(Records from a collection)
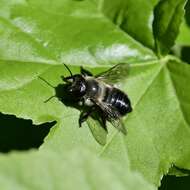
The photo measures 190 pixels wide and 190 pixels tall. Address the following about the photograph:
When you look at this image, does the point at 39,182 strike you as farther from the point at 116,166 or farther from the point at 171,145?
the point at 171,145

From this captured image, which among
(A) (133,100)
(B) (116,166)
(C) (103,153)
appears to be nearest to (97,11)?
(A) (133,100)

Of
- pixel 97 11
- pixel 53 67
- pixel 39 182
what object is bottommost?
pixel 53 67

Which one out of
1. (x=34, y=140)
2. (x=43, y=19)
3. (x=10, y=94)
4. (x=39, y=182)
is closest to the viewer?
(x=39, y=182)

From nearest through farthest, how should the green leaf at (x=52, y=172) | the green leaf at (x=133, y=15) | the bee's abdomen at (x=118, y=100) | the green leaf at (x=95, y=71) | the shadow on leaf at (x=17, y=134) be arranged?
the green leaf at (x=52, y=172)
the green leaf at (x=95, y=71)
the bee's abdomen at (x=118, y=100)
the green leaf at (x=133, y=15)
the shadow on leaf at (x=17, y=134)

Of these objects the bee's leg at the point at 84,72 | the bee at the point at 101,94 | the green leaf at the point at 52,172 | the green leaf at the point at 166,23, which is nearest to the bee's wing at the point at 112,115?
the bee at the point at 101,94

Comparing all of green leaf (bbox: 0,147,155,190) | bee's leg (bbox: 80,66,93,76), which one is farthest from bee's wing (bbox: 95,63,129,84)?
green leaf (bbox: 0,147,155,190)

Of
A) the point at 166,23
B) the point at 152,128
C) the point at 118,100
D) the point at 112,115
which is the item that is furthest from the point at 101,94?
the point at 166,23

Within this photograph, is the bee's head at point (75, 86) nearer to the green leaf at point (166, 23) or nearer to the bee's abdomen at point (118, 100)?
the bee's abdomen at point (118, 100)
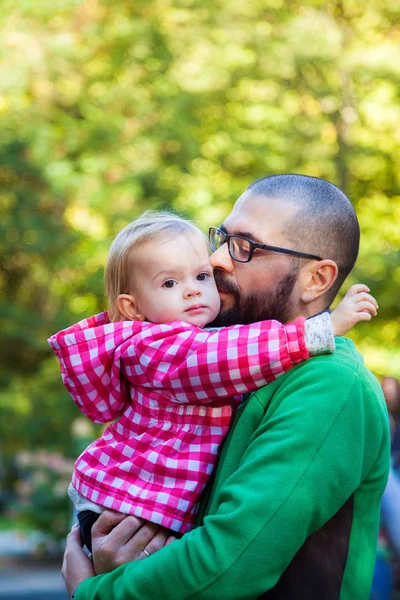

• [Stated goal]: Gather every line of the listing above that contains the word "abdomen", and copy each one in full.

• [Answer to the problem]:
From nearest through farthest, how should the green leaf at (x=52, y=172) | the green leaf at (x=133, y=15) | the bee's abdomen at (x=118, y=100) | the green leaf at (x=95, y=71) | the shadow on leaf at (x=17, y=134) be arranged?
the bee's abdomen at (x=118, y=100)
Within this photograph, is the bee's head at point (75, 86) nearer to the green leaf at point (166, 23) or nearer to the bee's abdomen at point (118, 100)?
the bee's abdomen at point (118, 100)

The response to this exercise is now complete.